### THE TASK
Please rewrite every line of the items below as a Markdown table with the columns Row and Line, skipping blank lines and leaving the pictures out.

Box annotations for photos
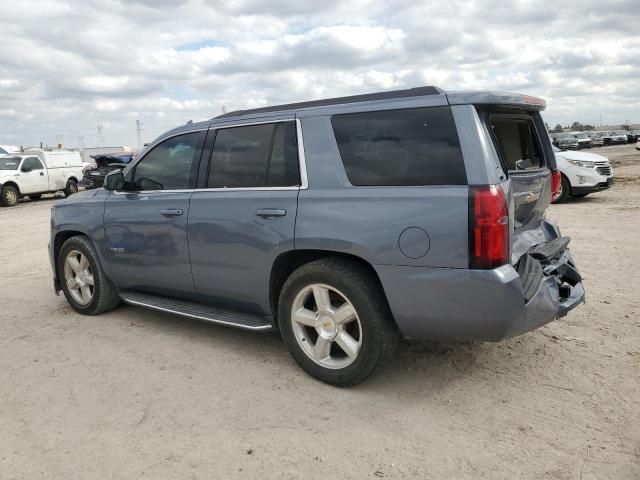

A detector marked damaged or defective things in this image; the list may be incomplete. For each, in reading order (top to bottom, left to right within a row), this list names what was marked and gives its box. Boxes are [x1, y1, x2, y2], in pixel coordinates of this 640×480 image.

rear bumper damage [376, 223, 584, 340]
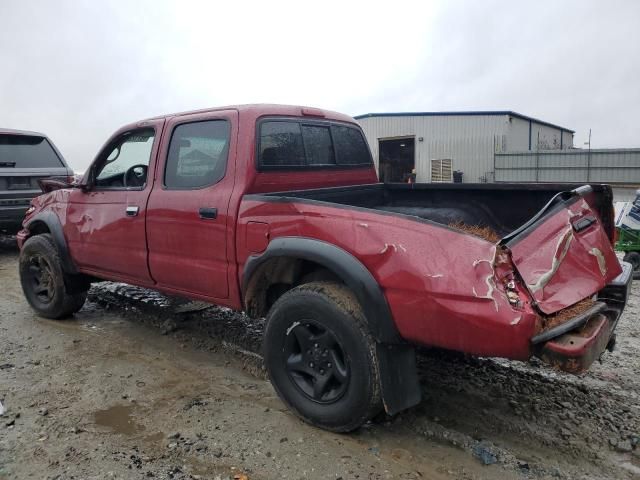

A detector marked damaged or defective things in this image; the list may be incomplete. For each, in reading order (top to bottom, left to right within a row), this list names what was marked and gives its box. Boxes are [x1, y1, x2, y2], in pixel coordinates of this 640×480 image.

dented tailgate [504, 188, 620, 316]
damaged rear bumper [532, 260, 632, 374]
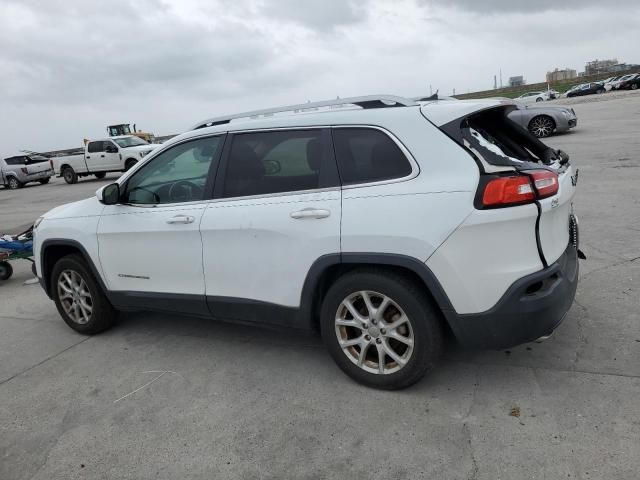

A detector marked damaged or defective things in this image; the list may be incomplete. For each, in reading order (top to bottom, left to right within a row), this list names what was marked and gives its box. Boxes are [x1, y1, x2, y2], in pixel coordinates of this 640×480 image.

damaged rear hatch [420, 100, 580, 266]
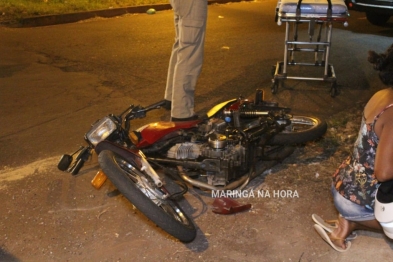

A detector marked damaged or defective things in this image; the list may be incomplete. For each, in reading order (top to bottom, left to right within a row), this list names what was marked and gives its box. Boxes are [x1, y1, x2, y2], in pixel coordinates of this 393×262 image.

### EXERCISE RESULT
| Row | Line |
|---|---|
| 1 | A detector marked damaged or defective things in this image; the list may be incomplete. For each, in reading order (top to bottom, left to right within a row), this list names what was marked and gives its box. Boxes are [x1, y1, x2, y2], in pixel coordinates of this 640×480 image. |
| 2 | rear bumper damage [376, 223, 584, 340] |
| 3 | A detector marked damaged or defective things in this image; the list may be incomplete. For each, in reading order (top to bottom, left to right within a row), this list names what was marked and gives its box. Boxes are [x1, y1, x2, y2], in pixel coordinates of this 640×480 image. |
| 4 | dented tailgate [504, 188, 620, 316] |
| 5 | damaged rear bumper [532, 260, 632, 374] |
| 6 | A detector marked damaged or defective things in this image; the list may be incomplete. For each, in reading order (top to bottom, left to right within a row), this list names what was marked and gives its box. Boxes are [x1, y1, x2, y2], in pixel coordinates of this 640×480 image. |
| 7 | damaged rear hatch [420, 100, 580, 266] |
| 8 | A detector marked damaged or defective things in this image; the list may be incomplete. For each, in reading order (top to bottom, left to right within a row), this list names what was marked and gives its box. Boxes are [x1, y1, x2, y2], in pixel coordinates of this 393×262 image. |